Almost one million Rohingya who fled the genocide in Myanmar also face extensive mobile internet restrictions in refugee camps in Bangladesh. This has prevented populations from accessing crucial information about COVID-19, leaving them vulnerable to infection. There are currently no intensive care facilities in the densely-populated camps, where an outbreak of COVID-19 would be catastrophic.

Last week the Global Centre, together with 49 other organizations, issued an open letter to the government of Bangladesh urging them to “lift ongoing mobile internet restrictions and halt the construction of barbed wire fencing around the Rohingya refugee camps,” asserting that “these measures threaten the safety and well-being of the refugees as well as Bangladesh host communities and aid workers.”

Myanmar’s military should declare an immediate ceasefire in response to the COVID-19 pandemic, enabling humanitarian workers to provide vital medical assistance to vulnerable communities. The government should also lift internet and media restrictions in Rakhine and Chin states. The UN Security Council and all member states should call on Myanmar to ensure full compliance with the ICJ’s provisional measures order.

One year after popular uprising, Sudanese still waiting for accountability for atrocities

This Saturday, 11 April, marks the first anniversary of the coup d’état that led to the removal of President Omar Al-Bashir in Sudan. The coup followed four months of mass protests across the country, with hundreds of thousands of Sudanese demanding democracy and an end to corruption. Since then, under the leadership of a joint civilian and military council, Sudan has started a historic transition to democracy and to confronting the crimes of the former dictatorship.

Prior to his arrest by the Sudanese army, Bashir had ruled the country since seizing power in a June 1989 military coup. Under his command, Sudan’s security forces allegedly committed genocide in the Darfur region. As a result, Bashir and several of his senior officers were indicted by the International Criminal Court (ICC) in 2009. Crimes against humanity and war crimes were also perpetrated in the disputed provinces of South Kordofan and Blue Nile.

Although Bashir spent a decade defying the ICC and evading international justice, the transitional authorities in Sudan have charged him with illegally possessing foreign currency and corruption.
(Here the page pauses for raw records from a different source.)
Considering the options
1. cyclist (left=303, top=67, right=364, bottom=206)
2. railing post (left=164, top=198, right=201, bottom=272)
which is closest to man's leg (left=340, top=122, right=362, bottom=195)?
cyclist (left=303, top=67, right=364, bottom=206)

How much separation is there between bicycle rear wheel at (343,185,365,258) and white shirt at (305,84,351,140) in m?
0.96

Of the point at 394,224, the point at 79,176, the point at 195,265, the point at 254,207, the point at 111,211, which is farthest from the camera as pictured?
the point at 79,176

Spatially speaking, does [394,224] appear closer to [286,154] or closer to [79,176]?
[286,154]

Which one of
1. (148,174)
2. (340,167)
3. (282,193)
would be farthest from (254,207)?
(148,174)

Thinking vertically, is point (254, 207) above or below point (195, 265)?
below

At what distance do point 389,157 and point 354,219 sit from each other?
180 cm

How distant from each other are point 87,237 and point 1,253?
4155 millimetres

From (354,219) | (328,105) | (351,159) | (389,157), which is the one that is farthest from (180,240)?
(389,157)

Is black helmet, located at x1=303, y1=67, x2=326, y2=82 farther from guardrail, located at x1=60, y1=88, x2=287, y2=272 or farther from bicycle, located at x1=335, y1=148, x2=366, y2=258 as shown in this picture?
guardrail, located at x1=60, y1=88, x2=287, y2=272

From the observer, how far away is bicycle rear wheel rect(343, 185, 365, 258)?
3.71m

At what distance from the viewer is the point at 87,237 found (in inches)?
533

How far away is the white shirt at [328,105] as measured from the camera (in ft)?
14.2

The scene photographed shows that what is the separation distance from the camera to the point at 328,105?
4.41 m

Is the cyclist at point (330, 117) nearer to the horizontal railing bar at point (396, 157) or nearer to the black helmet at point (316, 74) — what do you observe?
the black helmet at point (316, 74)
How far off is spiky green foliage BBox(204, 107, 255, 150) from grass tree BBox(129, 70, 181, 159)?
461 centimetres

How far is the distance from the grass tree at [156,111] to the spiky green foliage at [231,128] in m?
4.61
Earlier this week it was announced that a domestic trial for crimes related to the 1989 coup and to a deadly crackdown that preceded his 2019 overthrow has been postponed due to COVID-19. During February Sudan’s transitional authorities also announced that several suspects indicted by the ICC, including Bashir, should face trial in The Hague.

Juliette Paauwe, Senior Research Analyst at the Global Centre, noted that “while much remains to be done to support Sudan’s fragile transition to peace and democracy, we should commemorate the courage and resilience of the Sudanese people who fought for justice and human rights during last year’s mass demonstrations.”

Despite ongoing talks between the transitional authorities and armed groups in Darfur, South Kordofan and Blue Nile, the security situation in Sudan remains precarious. Sudanese civil society organizations also continue to demand an independent investigation into the violent crackdown by the Rapid Support Forces during June 2019 that led to the death of at least 120 protestors. The recent attempted assassination of the civilian Prime Minister, Abdallah Hamdok, further underlines the fragility of the current transition.

The UN Security Council will soon decide on the possible drawdown and exit of the African Union-UN Hybrid Operation in Darfur, which has conducted peacekeeping operations since 2007. The Council should ensure that any subsequent UN mission in Sudan continues to prioritize the protection of civilians and includes uniformed personnel and human rights monitoring teams.